_EXTRACT_.
______

It's definitely best to wait on the m/c until you get the lever sorted out.
yeah thats pretty much what i had thought conrice, good news is that the levers turned up and that swap is on the way though, i'll have to grab some photos.

Dimensions

top of stem to bottom of yoke/tree:

929 - 26cm
f3 - 24.75cm

worth noting that the 929 stem doesn't sit flush with the bottom of the yoke, it sits up 5mm so the length of the stem itself is about 25.5mm for anyone interested. also worth noting that that the f3 stem doesn't look like it pushes out, may just have been the light i was working in though.

Fork length:

top of cap (not the preload adjuster, the lowest flat section) to the very bottom of the fork.

929 - 75.3cm
f3 - 81.5

thats a 6.2cm drop! much bigger drop than i had thought it was going to be, taking into consideration that I'm running a 120/70 rather than the 120/60 it raises it 5mm so i'm looking at an overall drop of 57mm. turn in speed is going to be sharp to say the least but i do have concerns as to negative effects its probably going to have, just going to have to wait and see then take it from there. a 15mm drop is enough to sharpen things up quite drastically after all.

it's looking mean though.

now for the main issue with the swap, clearance on the subframe/cage/bracket for the headlight and clocks, its something i hadn't actually considered but the bottom yoke/tree doesn't make it all the way to the steering stops on the frame, its about 10mm off as the bottom yoke fowls on the headlight bracket. so the bikes going to be off the road over the next couple of days over christmas till i can deal with that, should be able to grind the problem areas and get a brace welded in. obviously can't risk distorting the bracket or the headlight fairing will likely never line up right again. obviously wouldn't be a problem if i were to fighter it.

may still need to grind down the steering stops on the bottom yoke dependant on how far its going to let the forks turn.

worth noting that the ram air inlet needs removed so that you can drop the yoke out, and that the radiator needs to be dropped off its brackets to do that. who would have thought that it would be a tank off and airbox off job to remove the yoke.

the weight difference between the f3 and 929 bottom yokes is almost unbelievable, i don't have a set of scales but i wouldn't be surprised if 10 x 929 alloy yokes held the same weight as a singular f3 steel one.

the guy who threw my tire on has put it on the wrong way haha atleast it'll get sorted for free.

______

Spatial reasoning records:
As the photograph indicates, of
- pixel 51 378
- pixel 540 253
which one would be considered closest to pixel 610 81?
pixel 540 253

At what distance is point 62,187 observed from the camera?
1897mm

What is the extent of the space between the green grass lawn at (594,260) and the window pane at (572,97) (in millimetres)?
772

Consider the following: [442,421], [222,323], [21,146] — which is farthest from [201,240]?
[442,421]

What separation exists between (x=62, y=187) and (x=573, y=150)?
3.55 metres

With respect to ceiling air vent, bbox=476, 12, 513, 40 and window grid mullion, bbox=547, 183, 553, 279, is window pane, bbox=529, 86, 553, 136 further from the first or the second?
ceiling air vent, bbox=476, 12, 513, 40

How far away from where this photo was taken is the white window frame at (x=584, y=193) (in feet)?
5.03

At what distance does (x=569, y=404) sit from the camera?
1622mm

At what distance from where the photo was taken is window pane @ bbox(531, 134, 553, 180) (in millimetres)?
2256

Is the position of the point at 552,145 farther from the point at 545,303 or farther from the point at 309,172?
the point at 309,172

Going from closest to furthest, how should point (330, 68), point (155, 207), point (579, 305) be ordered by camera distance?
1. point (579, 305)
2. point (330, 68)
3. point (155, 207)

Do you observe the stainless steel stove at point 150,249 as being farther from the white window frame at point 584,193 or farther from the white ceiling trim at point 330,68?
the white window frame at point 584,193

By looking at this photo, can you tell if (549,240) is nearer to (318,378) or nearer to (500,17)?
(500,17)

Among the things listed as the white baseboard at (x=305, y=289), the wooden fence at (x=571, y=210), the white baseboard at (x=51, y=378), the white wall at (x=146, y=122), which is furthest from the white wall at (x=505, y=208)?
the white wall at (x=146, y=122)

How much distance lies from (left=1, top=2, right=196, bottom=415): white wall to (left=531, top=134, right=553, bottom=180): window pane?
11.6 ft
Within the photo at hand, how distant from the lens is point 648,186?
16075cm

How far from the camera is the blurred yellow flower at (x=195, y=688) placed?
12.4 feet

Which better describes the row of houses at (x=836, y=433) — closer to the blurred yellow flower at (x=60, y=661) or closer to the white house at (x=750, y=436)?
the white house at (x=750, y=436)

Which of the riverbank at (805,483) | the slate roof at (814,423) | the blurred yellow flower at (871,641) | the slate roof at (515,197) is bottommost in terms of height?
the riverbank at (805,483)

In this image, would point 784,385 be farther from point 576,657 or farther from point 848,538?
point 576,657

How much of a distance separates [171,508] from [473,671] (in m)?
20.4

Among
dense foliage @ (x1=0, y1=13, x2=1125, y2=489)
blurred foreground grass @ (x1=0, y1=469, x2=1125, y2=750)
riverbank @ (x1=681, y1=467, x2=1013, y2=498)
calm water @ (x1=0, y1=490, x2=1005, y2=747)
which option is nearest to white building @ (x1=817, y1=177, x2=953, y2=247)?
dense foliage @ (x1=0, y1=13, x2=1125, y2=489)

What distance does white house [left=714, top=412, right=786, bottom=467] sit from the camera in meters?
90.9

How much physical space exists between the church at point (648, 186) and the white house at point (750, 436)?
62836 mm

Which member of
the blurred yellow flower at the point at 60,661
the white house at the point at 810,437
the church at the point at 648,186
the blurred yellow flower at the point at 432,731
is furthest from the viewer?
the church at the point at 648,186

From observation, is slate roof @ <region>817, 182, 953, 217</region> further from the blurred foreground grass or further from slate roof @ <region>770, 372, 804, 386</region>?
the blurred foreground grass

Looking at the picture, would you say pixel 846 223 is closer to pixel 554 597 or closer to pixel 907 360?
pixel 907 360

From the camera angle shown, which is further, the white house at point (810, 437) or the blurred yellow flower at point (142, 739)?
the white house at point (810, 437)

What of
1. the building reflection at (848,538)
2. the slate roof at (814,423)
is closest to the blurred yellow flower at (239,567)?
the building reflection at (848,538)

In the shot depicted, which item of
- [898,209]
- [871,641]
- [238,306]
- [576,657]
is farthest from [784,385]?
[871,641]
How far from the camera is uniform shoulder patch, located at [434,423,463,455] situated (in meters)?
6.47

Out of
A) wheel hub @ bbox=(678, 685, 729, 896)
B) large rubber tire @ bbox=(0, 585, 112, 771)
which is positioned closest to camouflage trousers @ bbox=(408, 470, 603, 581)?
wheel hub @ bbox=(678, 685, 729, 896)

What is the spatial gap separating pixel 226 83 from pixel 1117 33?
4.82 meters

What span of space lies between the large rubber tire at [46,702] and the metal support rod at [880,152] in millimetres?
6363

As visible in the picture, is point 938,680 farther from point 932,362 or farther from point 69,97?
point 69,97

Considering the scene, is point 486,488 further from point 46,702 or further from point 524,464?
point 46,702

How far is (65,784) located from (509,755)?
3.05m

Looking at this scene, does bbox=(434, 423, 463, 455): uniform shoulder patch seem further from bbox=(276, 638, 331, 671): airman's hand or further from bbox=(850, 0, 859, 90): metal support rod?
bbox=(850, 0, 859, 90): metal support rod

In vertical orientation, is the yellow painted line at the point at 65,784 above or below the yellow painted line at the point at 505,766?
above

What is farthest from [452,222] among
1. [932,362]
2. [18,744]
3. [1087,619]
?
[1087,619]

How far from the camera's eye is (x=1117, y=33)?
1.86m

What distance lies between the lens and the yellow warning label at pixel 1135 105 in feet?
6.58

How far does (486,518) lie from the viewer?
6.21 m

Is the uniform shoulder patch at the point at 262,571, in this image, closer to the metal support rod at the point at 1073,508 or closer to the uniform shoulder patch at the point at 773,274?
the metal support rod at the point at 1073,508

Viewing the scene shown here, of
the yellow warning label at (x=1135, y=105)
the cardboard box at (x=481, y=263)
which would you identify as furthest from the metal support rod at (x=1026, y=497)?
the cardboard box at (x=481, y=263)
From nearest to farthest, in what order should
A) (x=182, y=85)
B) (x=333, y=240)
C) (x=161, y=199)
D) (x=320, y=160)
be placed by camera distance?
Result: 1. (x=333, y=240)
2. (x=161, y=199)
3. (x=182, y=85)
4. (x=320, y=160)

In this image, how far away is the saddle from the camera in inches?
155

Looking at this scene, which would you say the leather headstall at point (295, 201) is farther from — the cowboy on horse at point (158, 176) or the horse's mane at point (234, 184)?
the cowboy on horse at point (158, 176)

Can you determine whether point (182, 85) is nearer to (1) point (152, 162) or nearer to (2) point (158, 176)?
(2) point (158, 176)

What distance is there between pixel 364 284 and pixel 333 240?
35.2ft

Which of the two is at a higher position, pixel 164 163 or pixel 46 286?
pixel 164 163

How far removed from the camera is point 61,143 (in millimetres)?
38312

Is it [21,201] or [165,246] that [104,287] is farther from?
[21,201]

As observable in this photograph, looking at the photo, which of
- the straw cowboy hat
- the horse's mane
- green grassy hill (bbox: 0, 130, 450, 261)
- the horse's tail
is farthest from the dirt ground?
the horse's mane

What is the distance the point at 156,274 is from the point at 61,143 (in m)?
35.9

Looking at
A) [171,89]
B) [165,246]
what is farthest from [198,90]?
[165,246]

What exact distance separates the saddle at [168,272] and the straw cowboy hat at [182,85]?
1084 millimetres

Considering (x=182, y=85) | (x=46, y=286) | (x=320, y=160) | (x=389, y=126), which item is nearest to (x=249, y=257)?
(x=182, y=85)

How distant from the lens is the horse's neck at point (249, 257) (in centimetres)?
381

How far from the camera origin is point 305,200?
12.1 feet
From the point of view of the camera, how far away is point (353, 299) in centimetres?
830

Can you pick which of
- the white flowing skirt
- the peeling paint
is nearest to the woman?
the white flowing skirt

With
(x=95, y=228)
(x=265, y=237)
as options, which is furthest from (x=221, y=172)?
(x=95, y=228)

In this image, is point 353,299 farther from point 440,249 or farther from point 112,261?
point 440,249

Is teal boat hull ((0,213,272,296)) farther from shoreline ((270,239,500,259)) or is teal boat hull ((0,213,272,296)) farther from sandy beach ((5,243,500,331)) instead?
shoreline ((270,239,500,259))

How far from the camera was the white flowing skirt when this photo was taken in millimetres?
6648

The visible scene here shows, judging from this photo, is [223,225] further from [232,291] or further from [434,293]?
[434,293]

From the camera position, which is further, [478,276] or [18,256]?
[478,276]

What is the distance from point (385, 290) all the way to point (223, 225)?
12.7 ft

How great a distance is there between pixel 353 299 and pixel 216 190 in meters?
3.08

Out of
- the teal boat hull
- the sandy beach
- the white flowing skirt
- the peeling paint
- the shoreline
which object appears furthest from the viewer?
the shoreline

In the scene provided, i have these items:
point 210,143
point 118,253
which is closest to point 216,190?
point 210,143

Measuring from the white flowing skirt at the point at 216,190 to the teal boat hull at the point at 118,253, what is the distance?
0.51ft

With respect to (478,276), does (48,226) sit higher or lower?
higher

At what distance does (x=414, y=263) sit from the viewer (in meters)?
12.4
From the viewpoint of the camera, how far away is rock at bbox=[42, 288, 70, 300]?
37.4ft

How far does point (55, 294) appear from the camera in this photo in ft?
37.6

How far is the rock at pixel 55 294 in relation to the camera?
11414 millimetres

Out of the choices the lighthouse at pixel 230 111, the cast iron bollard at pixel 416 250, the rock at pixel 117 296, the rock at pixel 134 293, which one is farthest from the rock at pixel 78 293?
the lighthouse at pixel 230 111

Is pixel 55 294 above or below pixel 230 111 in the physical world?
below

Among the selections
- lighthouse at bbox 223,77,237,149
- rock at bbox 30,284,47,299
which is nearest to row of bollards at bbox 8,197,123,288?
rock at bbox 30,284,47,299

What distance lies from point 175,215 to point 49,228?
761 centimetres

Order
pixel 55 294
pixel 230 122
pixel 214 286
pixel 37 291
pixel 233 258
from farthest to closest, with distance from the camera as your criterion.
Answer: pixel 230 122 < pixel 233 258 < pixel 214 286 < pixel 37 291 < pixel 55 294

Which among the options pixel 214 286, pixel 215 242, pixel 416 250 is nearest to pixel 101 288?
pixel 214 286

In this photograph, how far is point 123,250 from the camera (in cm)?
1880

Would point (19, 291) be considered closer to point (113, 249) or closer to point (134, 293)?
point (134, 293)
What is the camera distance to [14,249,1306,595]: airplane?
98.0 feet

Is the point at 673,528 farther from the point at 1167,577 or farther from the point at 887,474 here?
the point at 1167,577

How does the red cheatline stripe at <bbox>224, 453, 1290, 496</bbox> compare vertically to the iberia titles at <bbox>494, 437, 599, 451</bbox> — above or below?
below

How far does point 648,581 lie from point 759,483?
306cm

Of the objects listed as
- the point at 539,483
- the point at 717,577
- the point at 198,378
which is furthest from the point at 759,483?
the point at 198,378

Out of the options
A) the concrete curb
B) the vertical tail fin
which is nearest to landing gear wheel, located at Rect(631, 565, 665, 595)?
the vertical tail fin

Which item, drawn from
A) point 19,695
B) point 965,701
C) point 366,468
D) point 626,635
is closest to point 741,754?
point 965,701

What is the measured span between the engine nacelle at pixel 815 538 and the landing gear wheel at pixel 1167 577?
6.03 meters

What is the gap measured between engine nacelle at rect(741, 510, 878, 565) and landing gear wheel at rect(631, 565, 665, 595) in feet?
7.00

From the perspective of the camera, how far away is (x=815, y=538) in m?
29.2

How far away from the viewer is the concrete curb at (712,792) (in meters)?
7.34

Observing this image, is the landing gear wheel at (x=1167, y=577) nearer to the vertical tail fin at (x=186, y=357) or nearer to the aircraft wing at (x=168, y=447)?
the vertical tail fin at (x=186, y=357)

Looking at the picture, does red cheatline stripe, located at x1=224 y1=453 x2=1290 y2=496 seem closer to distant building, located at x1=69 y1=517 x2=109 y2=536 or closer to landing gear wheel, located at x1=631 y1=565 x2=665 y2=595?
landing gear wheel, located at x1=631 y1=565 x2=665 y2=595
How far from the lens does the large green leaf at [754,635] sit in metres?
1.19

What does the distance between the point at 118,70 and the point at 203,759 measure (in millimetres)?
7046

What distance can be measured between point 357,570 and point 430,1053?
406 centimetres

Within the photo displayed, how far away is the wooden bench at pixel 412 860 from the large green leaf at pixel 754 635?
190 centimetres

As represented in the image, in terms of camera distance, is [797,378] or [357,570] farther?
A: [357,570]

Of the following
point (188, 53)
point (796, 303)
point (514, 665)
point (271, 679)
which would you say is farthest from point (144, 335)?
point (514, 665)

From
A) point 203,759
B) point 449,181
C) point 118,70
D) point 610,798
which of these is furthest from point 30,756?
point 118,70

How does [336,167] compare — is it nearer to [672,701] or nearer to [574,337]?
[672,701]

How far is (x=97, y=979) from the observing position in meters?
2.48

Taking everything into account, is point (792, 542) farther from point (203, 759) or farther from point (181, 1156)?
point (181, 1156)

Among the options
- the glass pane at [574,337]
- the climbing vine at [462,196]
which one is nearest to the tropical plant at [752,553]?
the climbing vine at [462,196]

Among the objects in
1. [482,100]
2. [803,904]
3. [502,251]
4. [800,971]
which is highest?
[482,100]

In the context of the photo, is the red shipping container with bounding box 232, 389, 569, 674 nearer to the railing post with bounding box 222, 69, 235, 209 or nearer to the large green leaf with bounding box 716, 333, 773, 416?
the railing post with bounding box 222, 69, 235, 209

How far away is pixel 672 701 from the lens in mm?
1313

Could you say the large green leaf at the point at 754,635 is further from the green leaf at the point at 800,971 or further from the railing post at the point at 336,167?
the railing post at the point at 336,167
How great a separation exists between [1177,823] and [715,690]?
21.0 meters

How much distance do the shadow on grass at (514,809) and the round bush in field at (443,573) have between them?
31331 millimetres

______

_STATED EXERCISE A_. In the fork swap post, how far from the steering stops on the frame does the bottom yoke end up?
_STATED EXERCISE B_. Name each part that the fork swap post says must come off or be dropped to remove the yoke.
Please work from the fork swap post alone.

_TASK RESPONSE A_. About 10mm

_TASK RESPONSE B_. The ram air inlet, the radiator (dropped off its brackets), the tank, and the airbox